→ To do
An exact copy of every record is needed, with the pictures left out.

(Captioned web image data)
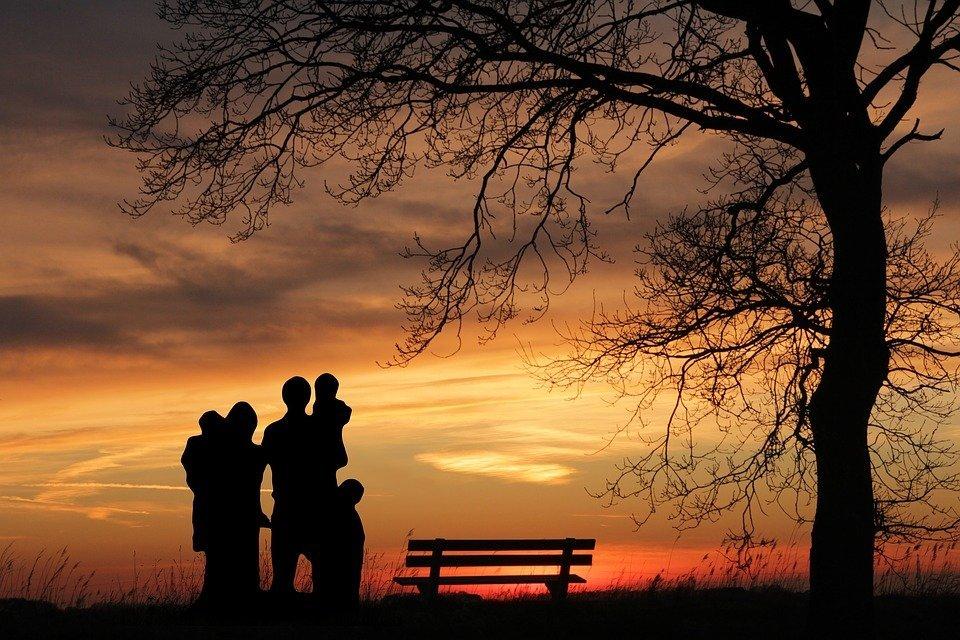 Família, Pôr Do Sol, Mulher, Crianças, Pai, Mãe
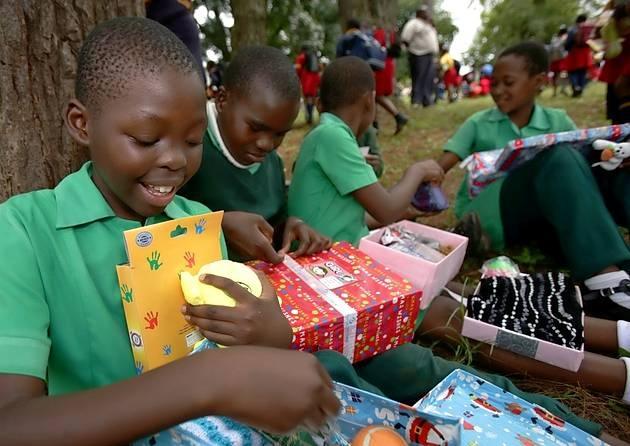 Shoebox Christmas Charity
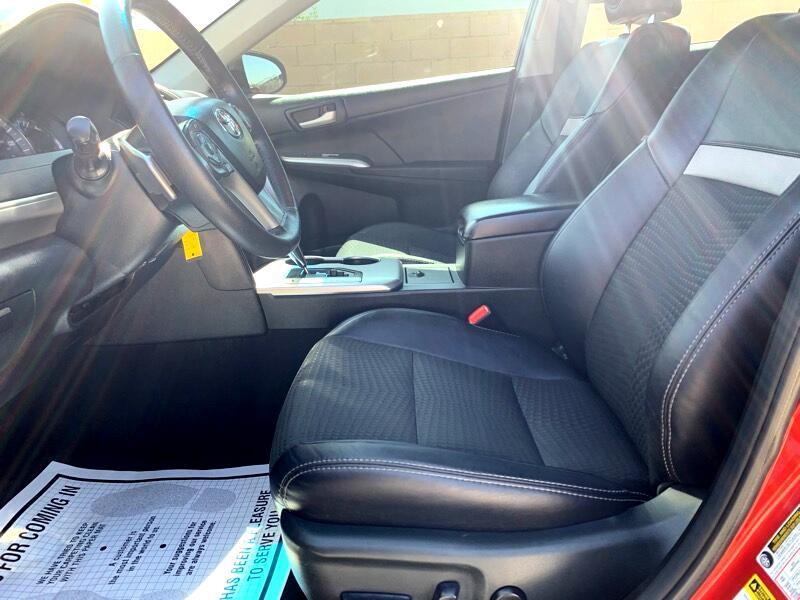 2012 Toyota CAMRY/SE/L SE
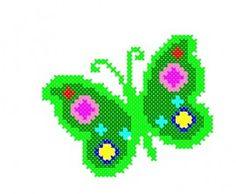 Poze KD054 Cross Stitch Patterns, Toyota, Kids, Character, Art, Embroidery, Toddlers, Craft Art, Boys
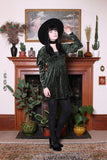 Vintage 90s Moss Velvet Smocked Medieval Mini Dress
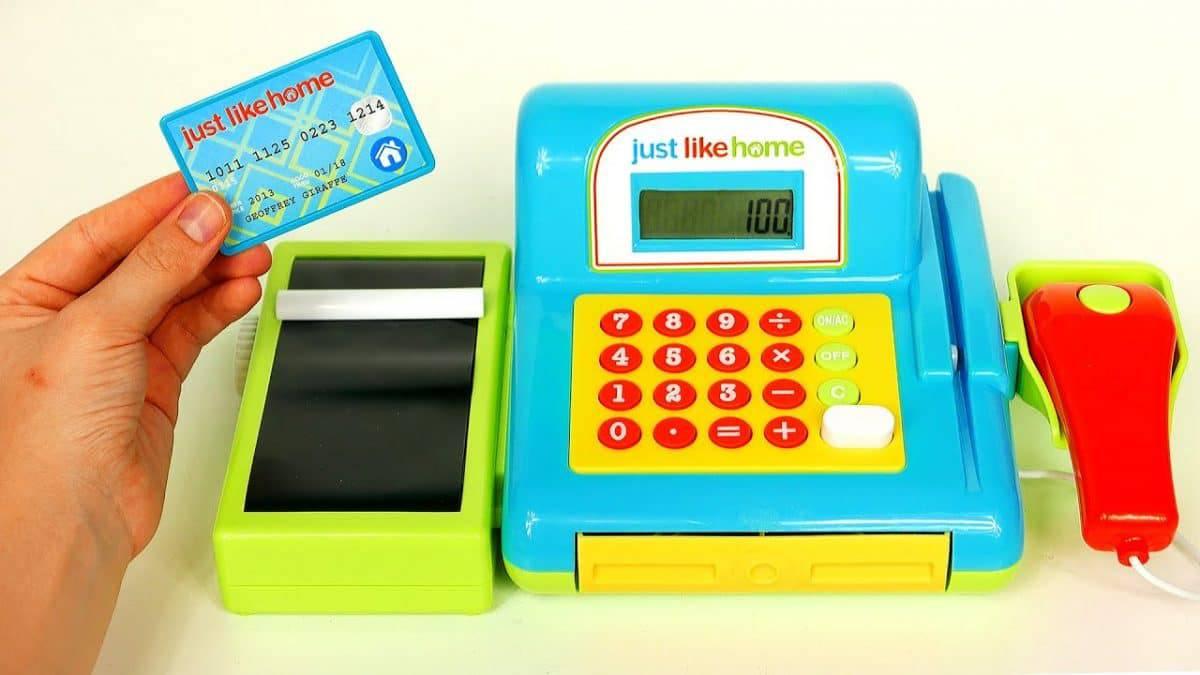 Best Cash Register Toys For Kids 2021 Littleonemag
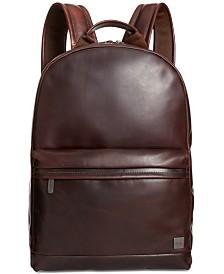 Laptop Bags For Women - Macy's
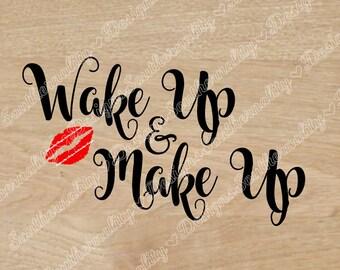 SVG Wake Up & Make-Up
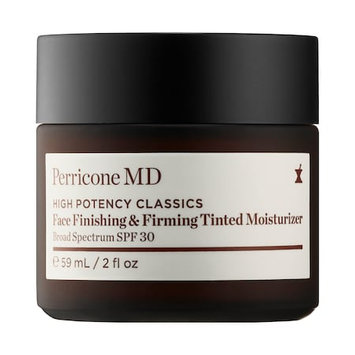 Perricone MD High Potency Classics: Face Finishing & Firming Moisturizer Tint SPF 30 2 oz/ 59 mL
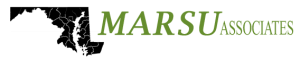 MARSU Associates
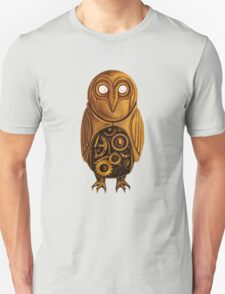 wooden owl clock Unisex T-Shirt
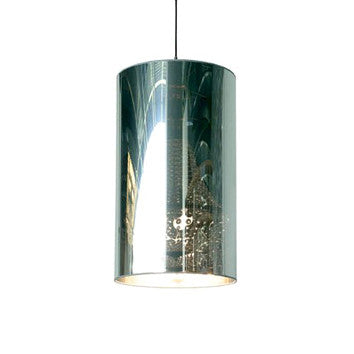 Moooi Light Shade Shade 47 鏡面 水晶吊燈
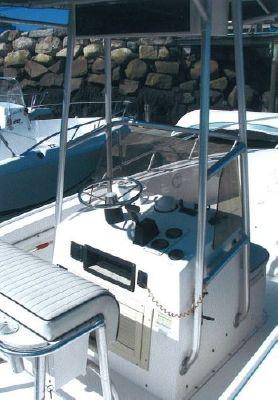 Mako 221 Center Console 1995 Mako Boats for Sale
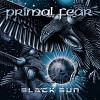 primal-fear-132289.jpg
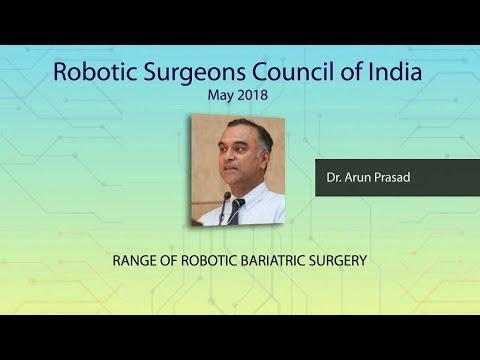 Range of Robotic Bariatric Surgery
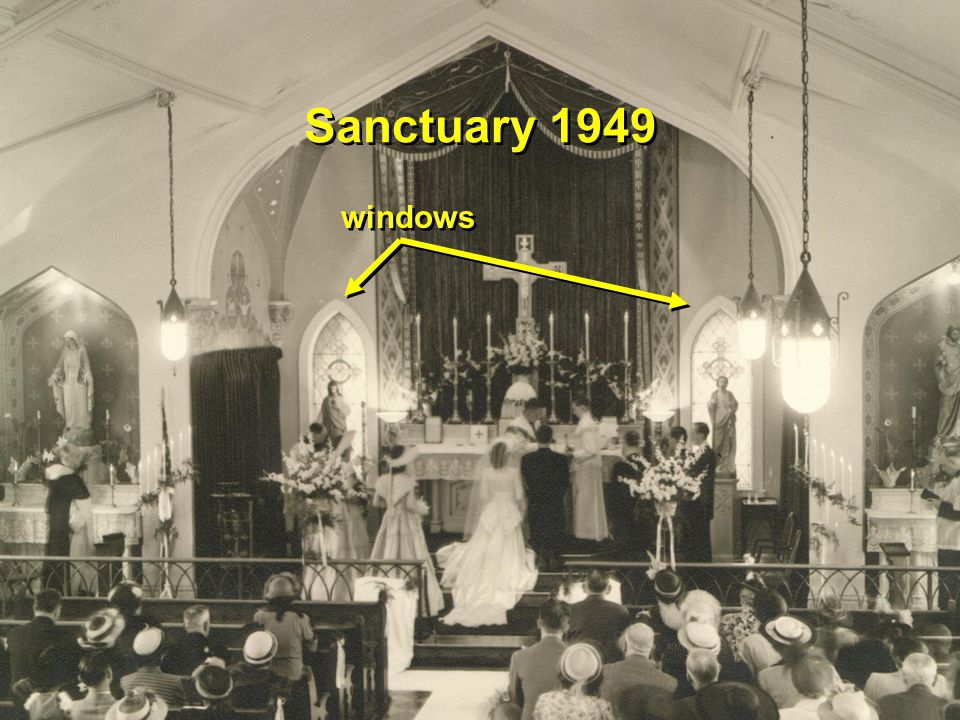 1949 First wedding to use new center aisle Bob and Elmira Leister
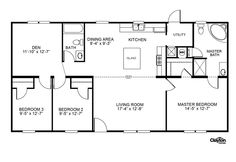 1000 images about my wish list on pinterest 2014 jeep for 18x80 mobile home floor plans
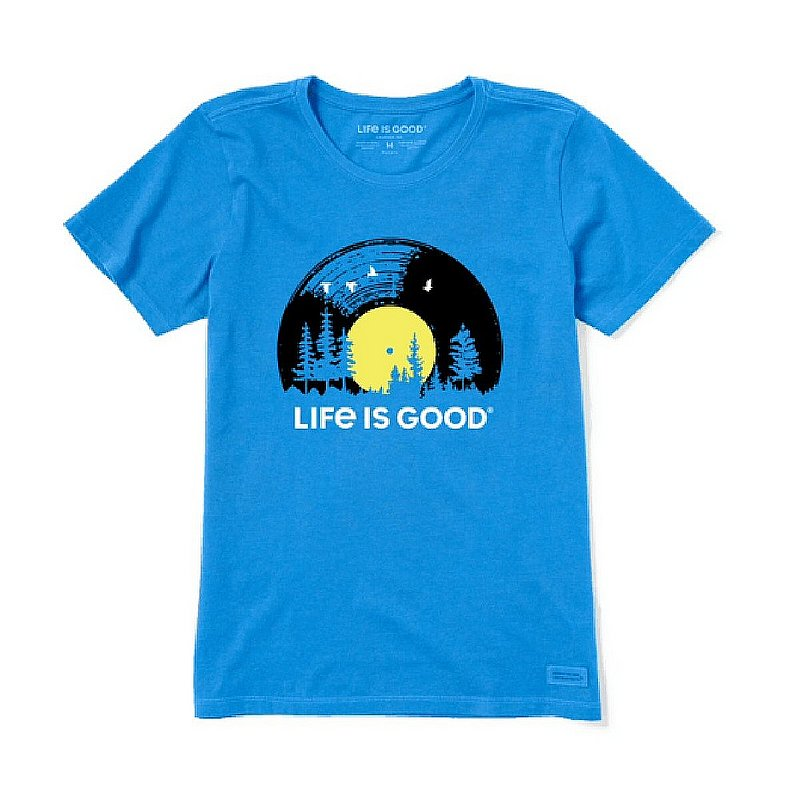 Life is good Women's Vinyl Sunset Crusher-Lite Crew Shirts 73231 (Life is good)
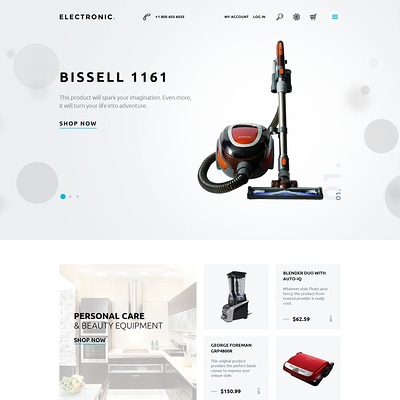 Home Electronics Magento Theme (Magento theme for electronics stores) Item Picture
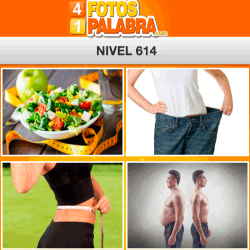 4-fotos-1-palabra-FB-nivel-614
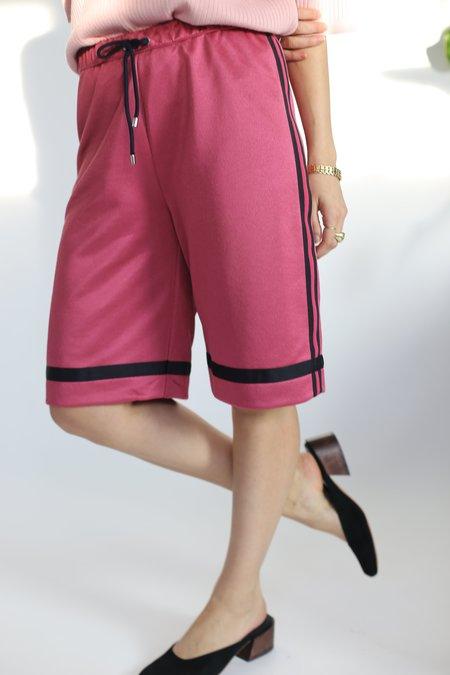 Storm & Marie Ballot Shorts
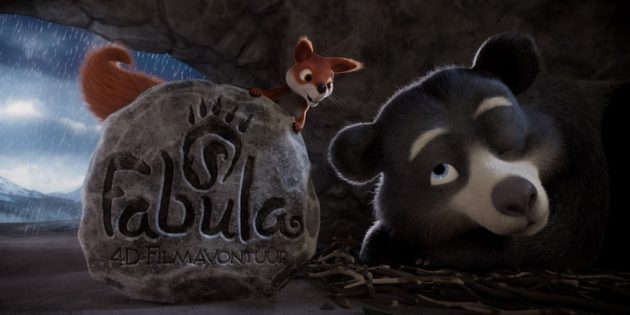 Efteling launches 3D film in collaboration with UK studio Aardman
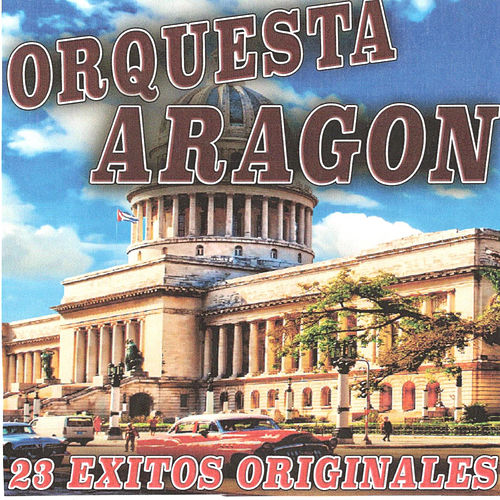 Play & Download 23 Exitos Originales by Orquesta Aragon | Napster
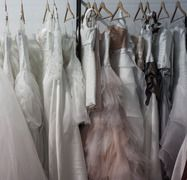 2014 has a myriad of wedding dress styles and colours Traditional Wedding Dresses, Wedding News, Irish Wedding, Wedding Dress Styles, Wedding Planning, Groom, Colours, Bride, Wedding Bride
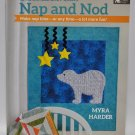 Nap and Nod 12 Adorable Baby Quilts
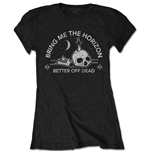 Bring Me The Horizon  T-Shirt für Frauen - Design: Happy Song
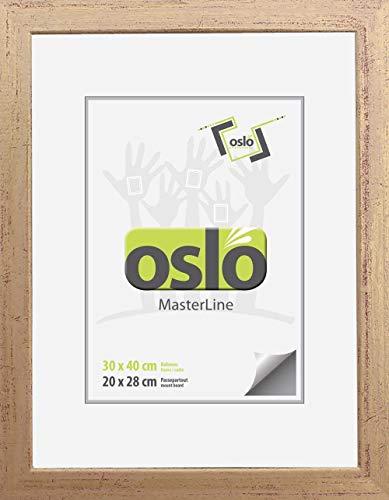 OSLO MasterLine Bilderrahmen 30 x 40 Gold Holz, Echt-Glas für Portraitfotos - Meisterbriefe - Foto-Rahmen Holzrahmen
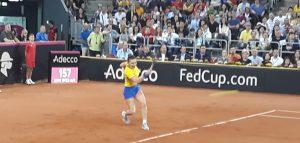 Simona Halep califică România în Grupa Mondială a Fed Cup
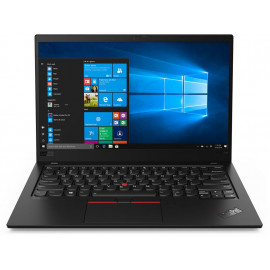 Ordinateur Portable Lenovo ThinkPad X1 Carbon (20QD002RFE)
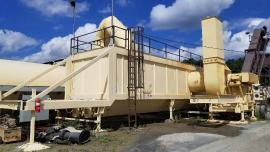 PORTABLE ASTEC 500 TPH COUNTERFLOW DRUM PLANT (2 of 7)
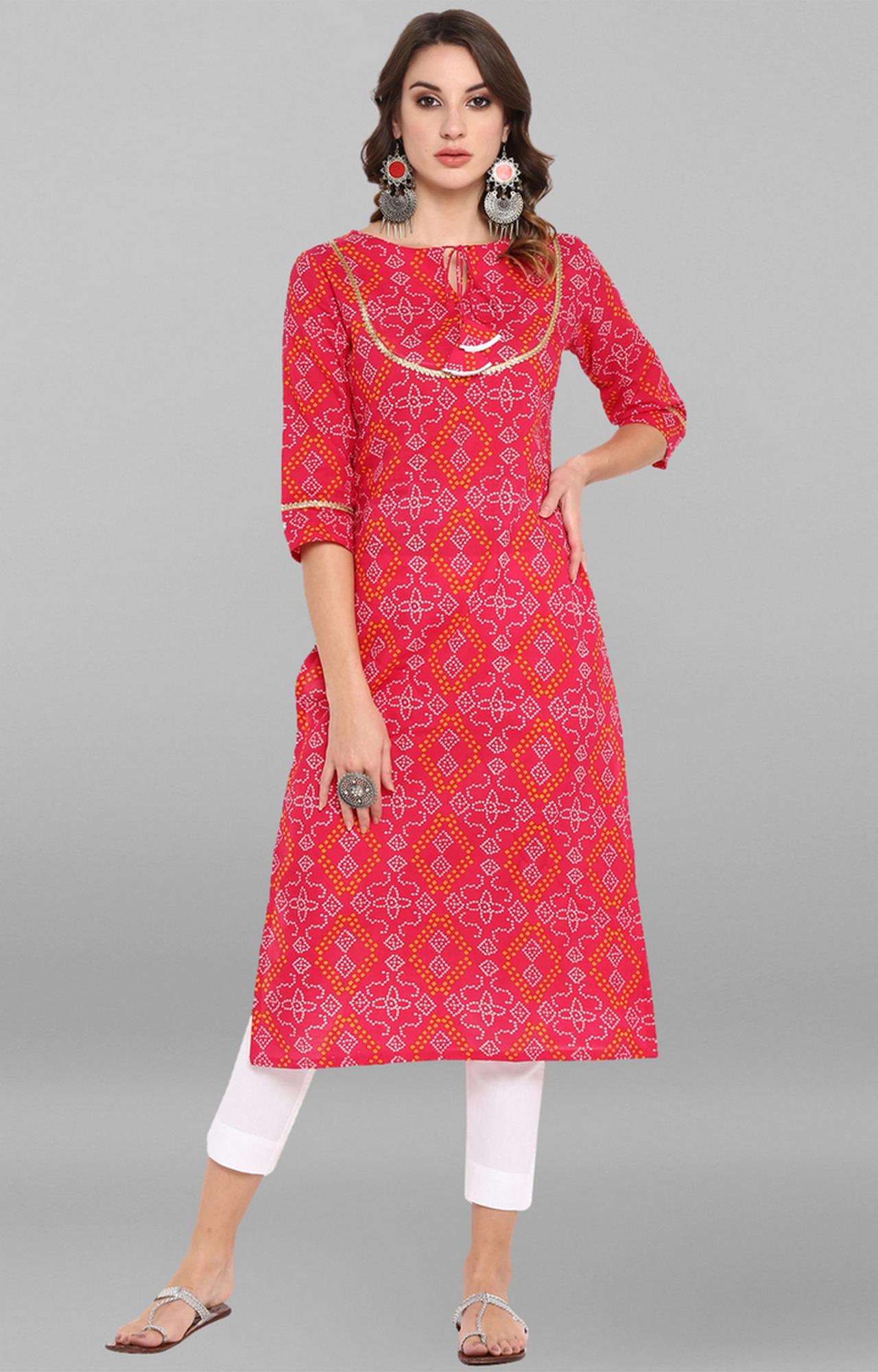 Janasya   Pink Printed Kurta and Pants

→ Written answer
 Família, Pôr Do Sol, Mulher, Crianças, Pai, Mãe
 Shoebox Christmas Charity
 2012 Toyota CAMRY/SE/L SE
 Poze KD054 Cross Stitch Patterns, Toyota, Kids, Character, Art, Embroidery, Toddlers, Craft Art, Boys
 Vintage 90s Moss Velvet Smocked Medieval Mini Dress
 Best Cash Register Toys For Kids 2021 Littleonemag
 Laptop Bags For Women - Macy's
 SVG Wake Up & Make-Up
 Perricone MD High Potency Classics: Face Finishing & Firming Moisturizer Tint SPF 30 2 oz/ 59 mL
 MARSU Associates
 wooden owl clock Unisex T-Shirt
 Moooi Light Shade Shade 47 鏡面 水晶吊燈
 Mako 221 Center Console 1995 Mako Boats for Sale
 primal-fear-132289.jpg
 Range of Robotic Bariatric Surgery
 1949 First wedding to use new center aisle Bob and Elmira Leister
 1000 images about my wish list on pinterest 2014 jeep for 18x80 mobile home floor plans
 Life is good Women's Vinyl Sunset Crusher-Lite Crew Shirts 73231 (Life is good)
 Home Electronics Magento Theme (Magento theme for electronics stores) Item Picture
 4-fotos-1-palabra-FB-nivel-614
 Storm & Marie Ballot Shorts
 Efteling launches 3D film in collaboration with UK studio Aardman
 Play & Download 23 Exitos Originales by Orquesta Aragon | Napster
 2014 has a myriad of wedding dress styles and colours Traditional Wedding Dresses, Wedding News, Irish Wedding, Wedding Dress Styles, Wedding Planning, Groom, Colours, Bride, Wedding Bride
 Nap and Nod 12 Adorable Baby Quilts
 Bring Me The Horizon  T-Shirt für Frauen - Design: Happy Song
 OSLO MasterLine Bilderrahmen 30 x 40 Gold Holz, Echt-Glas für Portraitfotos - Meisterbriefe - Foto-Rahmen Holzrahmen
 Simona Halep califică România în Grupa Mondială a Fed Cup
 Ordinateur Portable Lenovo ThinkPad X1 Carbon (20QD002RFE)
 PORTABLE ASTEC 500 TPH COUNTERFLOW DRUM PLANT (2 of 7)
 Janasya   Pink Printed Kurta and Pants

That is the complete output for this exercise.